Find and classify singularities, calculate their residues

Question

$f(z) = \frac{(cos(z)-1)sin(z)}{e^{3z}z^4(z-\pi)^2}$
Approach
Singularities of denominator at $z=0$ of order $4$, $z=\pi$ of order $2$.
Singularities of numerator at $z=0$ of order $3$.
Gives overall singularities at $z=0$ of order $1$ and $z=\pi$ of order $2$.
$0$ is a simple pole and $\pi$ a Dual-pole(not sure on terminology)
I'm not 100% sure if these poles have been classified correctly and how to find their respective residues.

Answer 1

You've probably mixed up those notions. Your answer shows that you need to revise the definitions. Remember that isolated singularities are the isolated points on which your functions is not defined. The reason that the given function has singularities is because the denominator becomes $0$ at those points and thus $f$ can't be defined there.

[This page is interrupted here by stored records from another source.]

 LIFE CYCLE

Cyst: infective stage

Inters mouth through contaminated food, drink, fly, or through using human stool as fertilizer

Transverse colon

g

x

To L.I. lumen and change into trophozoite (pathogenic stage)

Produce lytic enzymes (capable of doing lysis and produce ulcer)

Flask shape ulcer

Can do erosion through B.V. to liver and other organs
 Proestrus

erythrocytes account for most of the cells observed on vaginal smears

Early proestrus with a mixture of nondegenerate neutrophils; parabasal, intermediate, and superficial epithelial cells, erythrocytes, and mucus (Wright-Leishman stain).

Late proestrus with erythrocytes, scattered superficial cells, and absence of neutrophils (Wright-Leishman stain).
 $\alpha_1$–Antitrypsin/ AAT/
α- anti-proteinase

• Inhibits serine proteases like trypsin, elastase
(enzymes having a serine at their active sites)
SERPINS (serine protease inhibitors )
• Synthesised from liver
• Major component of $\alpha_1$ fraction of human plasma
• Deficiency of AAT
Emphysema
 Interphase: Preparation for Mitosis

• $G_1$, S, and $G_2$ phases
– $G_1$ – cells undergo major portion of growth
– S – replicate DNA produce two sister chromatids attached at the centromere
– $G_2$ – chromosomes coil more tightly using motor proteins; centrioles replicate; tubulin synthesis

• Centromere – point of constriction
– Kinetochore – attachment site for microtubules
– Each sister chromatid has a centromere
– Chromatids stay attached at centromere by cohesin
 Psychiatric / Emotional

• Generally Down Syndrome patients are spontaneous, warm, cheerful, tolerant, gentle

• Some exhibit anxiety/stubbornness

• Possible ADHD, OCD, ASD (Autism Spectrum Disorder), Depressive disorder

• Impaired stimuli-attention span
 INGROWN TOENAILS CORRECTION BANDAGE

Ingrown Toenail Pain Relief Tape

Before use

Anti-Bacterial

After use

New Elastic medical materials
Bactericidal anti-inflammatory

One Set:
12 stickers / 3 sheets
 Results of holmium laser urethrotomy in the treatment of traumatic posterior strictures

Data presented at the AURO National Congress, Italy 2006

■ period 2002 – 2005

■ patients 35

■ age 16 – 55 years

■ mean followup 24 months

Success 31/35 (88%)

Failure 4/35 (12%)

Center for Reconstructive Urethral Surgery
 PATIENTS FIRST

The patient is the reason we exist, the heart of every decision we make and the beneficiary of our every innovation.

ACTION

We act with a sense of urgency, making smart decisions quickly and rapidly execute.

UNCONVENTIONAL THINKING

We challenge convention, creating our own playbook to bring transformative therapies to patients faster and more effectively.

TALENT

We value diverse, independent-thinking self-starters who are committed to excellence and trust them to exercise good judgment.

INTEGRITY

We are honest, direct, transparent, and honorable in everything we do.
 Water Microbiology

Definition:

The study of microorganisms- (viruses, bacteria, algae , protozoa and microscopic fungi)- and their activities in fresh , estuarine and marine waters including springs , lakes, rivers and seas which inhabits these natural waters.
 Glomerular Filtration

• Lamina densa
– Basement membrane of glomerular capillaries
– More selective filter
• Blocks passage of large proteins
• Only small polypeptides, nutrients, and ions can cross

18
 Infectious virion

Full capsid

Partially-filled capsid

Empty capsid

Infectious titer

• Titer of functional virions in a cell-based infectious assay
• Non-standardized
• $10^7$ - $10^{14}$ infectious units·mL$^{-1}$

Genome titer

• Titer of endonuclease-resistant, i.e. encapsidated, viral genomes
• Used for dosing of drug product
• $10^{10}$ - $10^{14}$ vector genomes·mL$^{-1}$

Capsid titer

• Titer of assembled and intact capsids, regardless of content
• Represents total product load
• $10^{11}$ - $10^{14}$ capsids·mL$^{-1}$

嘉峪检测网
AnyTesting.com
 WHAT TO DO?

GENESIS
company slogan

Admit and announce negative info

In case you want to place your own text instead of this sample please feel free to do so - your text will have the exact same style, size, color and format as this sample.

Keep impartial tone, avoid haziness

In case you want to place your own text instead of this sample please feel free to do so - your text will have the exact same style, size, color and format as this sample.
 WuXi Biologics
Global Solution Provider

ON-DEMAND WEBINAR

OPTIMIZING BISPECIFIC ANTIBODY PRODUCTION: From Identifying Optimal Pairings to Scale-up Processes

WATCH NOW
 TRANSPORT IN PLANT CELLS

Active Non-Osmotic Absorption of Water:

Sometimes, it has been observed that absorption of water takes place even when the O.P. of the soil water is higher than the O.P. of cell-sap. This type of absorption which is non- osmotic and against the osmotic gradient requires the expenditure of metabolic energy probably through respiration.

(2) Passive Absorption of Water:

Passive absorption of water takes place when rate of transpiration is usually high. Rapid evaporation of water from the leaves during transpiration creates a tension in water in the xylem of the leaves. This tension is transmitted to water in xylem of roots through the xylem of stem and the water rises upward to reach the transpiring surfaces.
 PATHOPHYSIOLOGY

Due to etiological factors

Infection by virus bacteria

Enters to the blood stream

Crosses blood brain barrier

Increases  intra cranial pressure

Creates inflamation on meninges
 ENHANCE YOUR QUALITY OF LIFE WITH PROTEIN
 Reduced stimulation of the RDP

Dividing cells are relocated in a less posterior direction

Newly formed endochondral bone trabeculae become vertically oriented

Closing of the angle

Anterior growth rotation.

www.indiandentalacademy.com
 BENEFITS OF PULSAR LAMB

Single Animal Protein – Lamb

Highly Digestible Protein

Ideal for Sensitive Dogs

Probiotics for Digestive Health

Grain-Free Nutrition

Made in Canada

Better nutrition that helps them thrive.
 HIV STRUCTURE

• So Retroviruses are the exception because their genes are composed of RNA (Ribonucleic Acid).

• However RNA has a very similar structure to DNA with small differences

The enumerator is fine;

So $f$ has 2 isolated singularities: at point $0$, that is a pole of order $4$ and at point $\pi$, that is a pole of order $2$. To calculate the residues, remember the following formula (you may try to prove it inductively):

If $f:G\to\mathbb{C}$ has a pole of order $m$ at point $z_0$, then it is $$Res(f;z_0)=\lim_{z\to z_0}\bigg{(}\frac{(z-z_0)^mf(z)}{(m-1)!}\bigg{)}^{(m-1)}$$ where the $(m-1)$ up there denotes the $m-1$ order derivative.